Full implementation code for training, evaluation and inference, and the extra annotated datasets will be made publicly available here.


A convolutional network with hierarchical classifiers for per-pixel semantic segmentation, which is able to be trained on multiple, heterogeneous datasets and exploit their semantic hierarchy. The network is the first to be simultaneously trained on three different datasets: Cityscapes, GTSDB and Mapillary Vistas. The network is able to handle different class imbalances and different annotation types (per-pixel and bounding-box). Their implementation achieves inference rates of 17 fps at a resolution of 520x706 for 108 classes.

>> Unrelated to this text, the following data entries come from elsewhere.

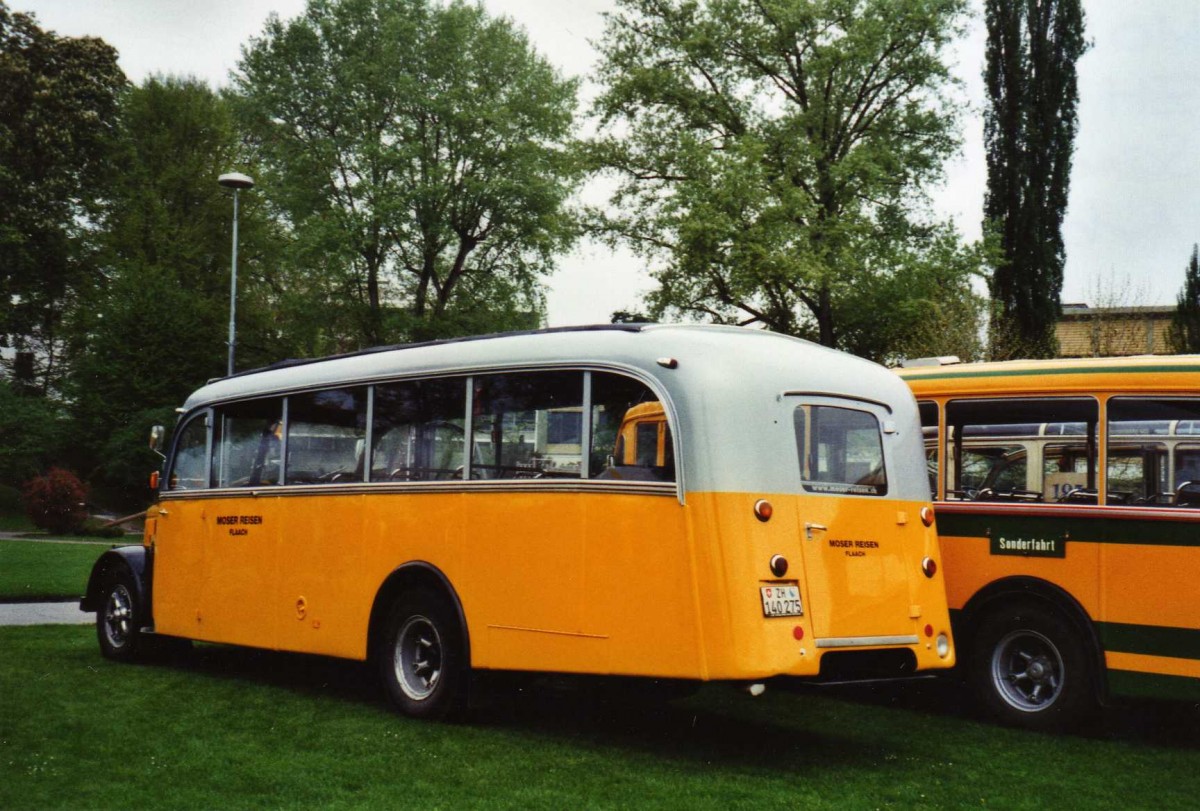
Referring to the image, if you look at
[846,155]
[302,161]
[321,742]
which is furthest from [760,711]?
[302,161]

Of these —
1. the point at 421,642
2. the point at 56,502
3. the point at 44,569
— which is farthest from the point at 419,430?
the point at 56,502

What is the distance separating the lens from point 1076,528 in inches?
393

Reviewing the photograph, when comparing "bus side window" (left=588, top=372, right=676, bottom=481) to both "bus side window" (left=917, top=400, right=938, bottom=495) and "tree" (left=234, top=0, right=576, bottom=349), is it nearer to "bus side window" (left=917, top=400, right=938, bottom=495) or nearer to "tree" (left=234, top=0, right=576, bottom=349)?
"bus side window" (left=917, top=400, right=938, bottom=495)

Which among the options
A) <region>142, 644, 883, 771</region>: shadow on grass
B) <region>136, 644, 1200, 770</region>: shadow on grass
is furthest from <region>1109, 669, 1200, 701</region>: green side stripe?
<region>142, 644, 883, 771</region>: shadow on grass

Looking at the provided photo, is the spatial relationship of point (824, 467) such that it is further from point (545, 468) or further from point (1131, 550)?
point (1131, 550)

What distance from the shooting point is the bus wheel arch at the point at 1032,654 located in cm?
989

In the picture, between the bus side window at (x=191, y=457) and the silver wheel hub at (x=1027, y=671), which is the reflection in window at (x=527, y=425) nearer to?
the silver wheel hub at (x=1027, y=671)

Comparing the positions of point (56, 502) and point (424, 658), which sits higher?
point (56, 502)

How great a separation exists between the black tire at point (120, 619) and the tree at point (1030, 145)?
2948cm

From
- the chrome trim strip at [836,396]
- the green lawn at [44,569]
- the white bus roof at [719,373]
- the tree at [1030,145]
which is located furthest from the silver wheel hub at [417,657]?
the tree at [1030,145]

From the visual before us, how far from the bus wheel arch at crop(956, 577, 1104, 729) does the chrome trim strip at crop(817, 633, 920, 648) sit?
1.63m

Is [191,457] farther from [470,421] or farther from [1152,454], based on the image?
[1152,454]

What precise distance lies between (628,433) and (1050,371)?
146 inches

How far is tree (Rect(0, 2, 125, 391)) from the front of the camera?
4588 cm
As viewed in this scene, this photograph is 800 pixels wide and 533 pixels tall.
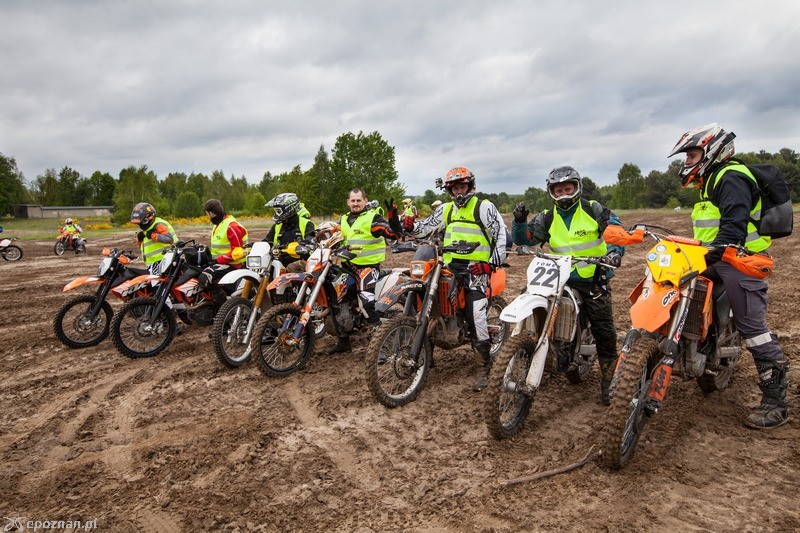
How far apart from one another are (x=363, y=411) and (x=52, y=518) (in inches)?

To include the GTSDB during training, they propose a new hierarchical loss.

\[L^{j}=-\dfrac{1}{|P^{j}_{1}|}\sum_{p\;\epsilon\; P^{j}_{1}}\log{\sigma^{j,p}_{y^{j,p}}}-\dfrac{1}{|P^{j}_{2}|}\sum_{p\;\epsilon\; P^{j}_{2}}\log{\sigma^{j,p}_{y^{j,p}}}\]

Where \(|\cdot|\) is the cardinality of the pixel’s set, and \(y^{j,p}\;\epsilon\; C^j\) selects the element of \(\sigma\) that corresponds to the ground truth class of pixel p for classifier j. Pixels \(P_1^j\) with per-pixel annotations are trained using the standard one-hot cross-entropy loss. Pixels \(P_1^j\) with non-per-pixel annotations are trained with generated per-pixel ground truth using a modified cross-entropy loss.


To increase the number of recognizable classes they use existing auxiliary datasets only for new (sub)classes. In that case, all classes of GTSDB are subclasses of the traffic sign class in Cityscapes. The straightforward approach of combining classes from both datasets in a conventional flat classifier is infeasible since a traffic sign pixel cannot have different labels depending on the dataset it comes from.

To summarize, the contributions of this work to per-pixel semantic segmentation are:

  • A methodology for combined training on datasets with disjoint, but semantically connected, label spaces.
  • A modular architecture of hierarchical classifiers that can replace the classification stage in modern convolutional networks.

Semantic hierarchy of label spaces

Multiple dataset training requires a common label space for all selected datasets. They combine individual label spaces into the common space, containing labels from all datasets, by a hierarchical manner into a semantic tree of labels. This approach solves any conflict in the semantic definition of labels, by introducing the necessary parent or intermediate nodes and/or grouping of existing labels.

Each classifier (root, rider, drivable, t. sign, front) classifies the children labels of a node and the whole tree of classifiers are trained, in an end-to-end.